WHAT TO WORK ON - Please retype the shared libraries summary below word for word, in full.

SOURCE TEXT -
Quick summary on shared libraries

Shared libraries are reusable libraries which can be used by multiple applications at the same time. The advantages of shared libraries are

  1. Can be loaded at application start or on demand at run time.
  2. Can be upgraded separately and reloaded.

Only disadvantage compared to statically linked library is, there is an overhead for loading the library and resolving the symbols at run time.

In case of loading during application start, the loader will load the library into process virtual address space and resolve before the application is launched.

In case of loading dynamically the same can be achieved with the respective system library apis when in need..

Windows it will be a dynamically linked library(*.dll) and uses the same PE format as windows executable.

Linux it will be a shared object(*.so) and uses the ELF format as a normal linux executable.

In linux use the -shared gcc option to create a shared object. if your library name provided is abc.so, the linux linker will create it as libabc.so.

While statically linking, the option -labc should be provided to link with the same.

If you are using dynamic linking, you need to use dlopen(3) ,dlsym(3) and dlclose(3) apis to load, access the symbol and unload the library.

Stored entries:
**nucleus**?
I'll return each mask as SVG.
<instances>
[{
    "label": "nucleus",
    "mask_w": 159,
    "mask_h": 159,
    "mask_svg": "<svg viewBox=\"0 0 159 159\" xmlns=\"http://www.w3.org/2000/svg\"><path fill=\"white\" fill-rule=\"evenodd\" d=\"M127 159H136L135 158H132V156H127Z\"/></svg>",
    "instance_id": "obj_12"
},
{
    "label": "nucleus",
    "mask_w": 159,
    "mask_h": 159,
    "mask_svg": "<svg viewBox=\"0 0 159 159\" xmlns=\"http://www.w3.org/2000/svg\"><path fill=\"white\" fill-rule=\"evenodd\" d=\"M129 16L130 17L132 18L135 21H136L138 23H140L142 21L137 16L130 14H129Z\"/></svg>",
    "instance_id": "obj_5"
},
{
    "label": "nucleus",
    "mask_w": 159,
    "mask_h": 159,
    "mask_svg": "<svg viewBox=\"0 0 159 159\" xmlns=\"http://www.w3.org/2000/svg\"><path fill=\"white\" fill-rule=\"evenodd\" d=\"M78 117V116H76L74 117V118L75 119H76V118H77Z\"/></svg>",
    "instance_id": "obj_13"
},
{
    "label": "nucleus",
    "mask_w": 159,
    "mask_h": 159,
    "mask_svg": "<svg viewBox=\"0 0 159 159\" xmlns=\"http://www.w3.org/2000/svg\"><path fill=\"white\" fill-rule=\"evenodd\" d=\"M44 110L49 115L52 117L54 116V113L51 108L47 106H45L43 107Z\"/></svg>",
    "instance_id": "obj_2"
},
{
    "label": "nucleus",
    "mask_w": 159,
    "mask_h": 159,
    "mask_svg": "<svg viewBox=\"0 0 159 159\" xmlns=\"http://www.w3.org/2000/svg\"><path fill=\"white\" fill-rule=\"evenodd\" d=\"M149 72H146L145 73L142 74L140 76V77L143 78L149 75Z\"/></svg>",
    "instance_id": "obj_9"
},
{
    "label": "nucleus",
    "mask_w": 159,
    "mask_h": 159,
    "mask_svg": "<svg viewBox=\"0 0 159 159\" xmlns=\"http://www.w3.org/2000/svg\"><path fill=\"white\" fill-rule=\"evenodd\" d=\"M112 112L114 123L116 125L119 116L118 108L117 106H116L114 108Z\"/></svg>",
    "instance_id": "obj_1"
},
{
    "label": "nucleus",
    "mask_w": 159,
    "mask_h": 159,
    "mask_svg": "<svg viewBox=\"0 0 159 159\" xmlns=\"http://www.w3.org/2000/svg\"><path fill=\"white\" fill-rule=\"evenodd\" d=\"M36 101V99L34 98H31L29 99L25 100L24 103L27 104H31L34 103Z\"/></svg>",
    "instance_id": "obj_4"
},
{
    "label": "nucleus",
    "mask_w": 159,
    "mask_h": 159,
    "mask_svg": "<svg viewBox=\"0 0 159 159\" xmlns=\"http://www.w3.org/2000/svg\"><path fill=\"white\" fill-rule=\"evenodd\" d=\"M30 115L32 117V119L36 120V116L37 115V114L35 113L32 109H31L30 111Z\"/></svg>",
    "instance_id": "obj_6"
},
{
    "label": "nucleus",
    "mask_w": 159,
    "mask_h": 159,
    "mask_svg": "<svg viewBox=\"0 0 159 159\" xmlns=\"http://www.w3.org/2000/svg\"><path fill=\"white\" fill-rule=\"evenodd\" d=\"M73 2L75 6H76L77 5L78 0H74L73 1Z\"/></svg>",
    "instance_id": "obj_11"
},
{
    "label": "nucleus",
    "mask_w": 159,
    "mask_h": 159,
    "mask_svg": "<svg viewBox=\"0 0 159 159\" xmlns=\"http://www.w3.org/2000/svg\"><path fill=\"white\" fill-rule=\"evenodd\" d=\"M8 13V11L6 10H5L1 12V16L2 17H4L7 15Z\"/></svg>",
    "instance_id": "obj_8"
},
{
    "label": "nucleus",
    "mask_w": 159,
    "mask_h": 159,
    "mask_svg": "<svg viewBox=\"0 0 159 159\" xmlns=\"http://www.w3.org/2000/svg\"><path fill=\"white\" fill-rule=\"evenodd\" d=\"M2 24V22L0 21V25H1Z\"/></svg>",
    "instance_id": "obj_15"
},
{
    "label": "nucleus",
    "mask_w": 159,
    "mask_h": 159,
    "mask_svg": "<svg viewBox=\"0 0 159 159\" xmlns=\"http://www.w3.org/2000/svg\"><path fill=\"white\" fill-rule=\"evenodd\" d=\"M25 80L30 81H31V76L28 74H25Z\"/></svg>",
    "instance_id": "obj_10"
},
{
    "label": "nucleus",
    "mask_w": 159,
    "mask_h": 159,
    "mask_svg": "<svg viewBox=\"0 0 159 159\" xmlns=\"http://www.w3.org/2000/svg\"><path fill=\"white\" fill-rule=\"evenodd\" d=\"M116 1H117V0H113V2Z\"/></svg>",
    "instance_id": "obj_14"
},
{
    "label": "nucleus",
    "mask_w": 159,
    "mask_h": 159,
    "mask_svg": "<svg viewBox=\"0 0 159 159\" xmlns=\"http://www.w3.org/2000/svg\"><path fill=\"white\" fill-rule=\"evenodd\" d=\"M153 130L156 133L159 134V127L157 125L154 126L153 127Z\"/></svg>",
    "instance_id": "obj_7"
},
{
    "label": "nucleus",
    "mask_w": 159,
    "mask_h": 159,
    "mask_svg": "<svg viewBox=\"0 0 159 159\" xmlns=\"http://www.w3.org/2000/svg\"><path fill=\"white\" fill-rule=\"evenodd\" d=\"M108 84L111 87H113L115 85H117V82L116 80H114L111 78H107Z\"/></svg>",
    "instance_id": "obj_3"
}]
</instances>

EXERCISE RESULT -
Quick summary on shared libraries

Shared libraries are reusable libraries which can be used by multiple applications at the same time. The advantages of shared libraries are

  1. Can be loaded at application start or on demand at run time.
  2. Can be upgraded separately and reloaded.

Only disadvantage compared to statically linked library is, there is an overhead for loading the library and resolving the symbols at run time.

In case of loading during application start, the loader will load the library into process virtual address space and resolve before the application is launched.

In case of loading dynamically the same can be achieved with the respective system library apis when in need..

Windows it will be a dynamically linked library(*.dll) and uses the same PE format as windows executable.

Linux it will be a shared object(*.so) and uses the ELF format as a normal linux executable.

In linux use the -shared gcc option to create a shared object. if your library name provided is abc.so, the linux linker will create it as libabc.so.

While statically linking, the option -labc should be provided to link with the same.

If you are using dynamic linking, you need to use dlopen(3) ,dlsym(3) and dlclose(3) apis to load, access the symbol and unload the library.